Sierra Leone : The Election Opportunity, the latest report from the International Crisis Group, examines the strains emerging prior to presidential and legislative elections and the impact they will have on the country’s delicate peace-building. Sierra Leone is still a fragile state in which peace will not be consolidated unless the new authorities tackle sources of popular discontent such as corruption, chiefs’ abuse of power and youth unemployment.
“The 2007 elections are a crucial opportunity for Sierra Leone to definitively turn its back on conflict,” says Carolyn Norris, Crisis Group’s West Africa Project Director. “But if the new administration does not start with a strong reform program, the population’s tolerance of bad governance and uneven economic development is unlikely to last much longer, and a return to conflict would be a real possibility.”
The ruling Sierra Leone People’s Party (SLPP) has split over the attempt of President Ahmed Tejan Kabbah, who won a landslide victory in 2002, to anoint his successor. This has heightened tensions in the party’s strongholds. Recent house burnings attributed to the division have not resulted in convictions, undermining confidence in the re-establishment of the rule of law.
While Sierra Leone is no longer a failed state, youth unemployment and disillusionment are serious threats, and core institutions remain untested. A customary law system in parallel to statutory law and the details of the electoral system leave traditional “Paramount Chiefs” with powers that are frequently abused in the countryside. Corruption in public service s is extensive, and the security and justice sectors still require several years of external oversight in order to become self-sustaining.

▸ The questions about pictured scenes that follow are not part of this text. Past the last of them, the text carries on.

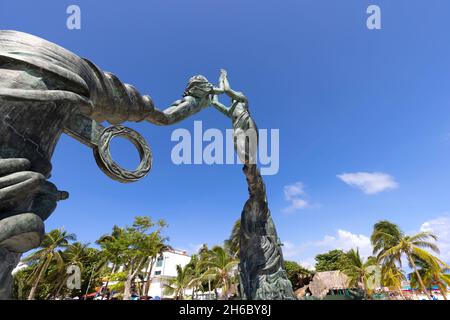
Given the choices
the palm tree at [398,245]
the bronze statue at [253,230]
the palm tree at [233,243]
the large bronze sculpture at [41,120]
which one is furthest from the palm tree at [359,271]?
the large bronze sculpture at [41,120]

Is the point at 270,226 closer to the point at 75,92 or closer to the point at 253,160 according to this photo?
the point at 253,160

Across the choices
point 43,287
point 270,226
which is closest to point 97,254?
point 43,287

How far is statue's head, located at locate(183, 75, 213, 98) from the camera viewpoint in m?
4.40

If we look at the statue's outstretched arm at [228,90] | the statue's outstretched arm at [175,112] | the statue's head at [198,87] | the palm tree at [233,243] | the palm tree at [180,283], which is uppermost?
the statue's outstretched arm at [228,90]

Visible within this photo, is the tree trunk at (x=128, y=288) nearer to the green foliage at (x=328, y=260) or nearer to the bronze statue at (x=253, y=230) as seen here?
the bronze statue at (x=253, y=230)

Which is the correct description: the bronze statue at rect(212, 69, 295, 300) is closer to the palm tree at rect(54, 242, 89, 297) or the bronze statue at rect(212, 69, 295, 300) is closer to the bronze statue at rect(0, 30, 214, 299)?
the bronze statue at rect(0, 30, 214, 299)

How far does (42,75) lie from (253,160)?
210 inches

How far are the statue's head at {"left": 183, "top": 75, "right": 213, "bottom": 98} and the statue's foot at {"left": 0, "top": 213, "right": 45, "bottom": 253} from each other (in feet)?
9.36

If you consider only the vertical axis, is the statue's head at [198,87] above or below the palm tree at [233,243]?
above

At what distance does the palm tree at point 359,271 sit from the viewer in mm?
23078

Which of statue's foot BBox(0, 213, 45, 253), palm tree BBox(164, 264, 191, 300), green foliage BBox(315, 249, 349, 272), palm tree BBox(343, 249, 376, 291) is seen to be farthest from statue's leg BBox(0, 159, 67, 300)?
green foliage BBox(315, 249, 349, 272)

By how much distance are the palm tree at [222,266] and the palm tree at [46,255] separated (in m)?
11.8

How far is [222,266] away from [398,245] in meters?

The new National Electoral Commission has started well and broadly inspires confidence, but allegations of fraud or malpractice must be adjudicated promptly and fairly. Coordination with the national police is needed to allow prompt reaction to security incidents. All political parties should instruct their officials that violence, and calls to violence, will be investigated and appropriately punished, and they should commit to a comprehensive post-election reform program. International partners, including the UK and the UN Peacebuilding Commission, will have to engage immediately with the new administration to make clear that tackling corruption is a prerequisite to long-term support.
“There are healthy signs of generational change within political parties,” says François Grignon, Crisis Group’s Director of Africa Program. “But whoever wins must commit to substantial government reforms to win back the population’s trust in the future of the country.”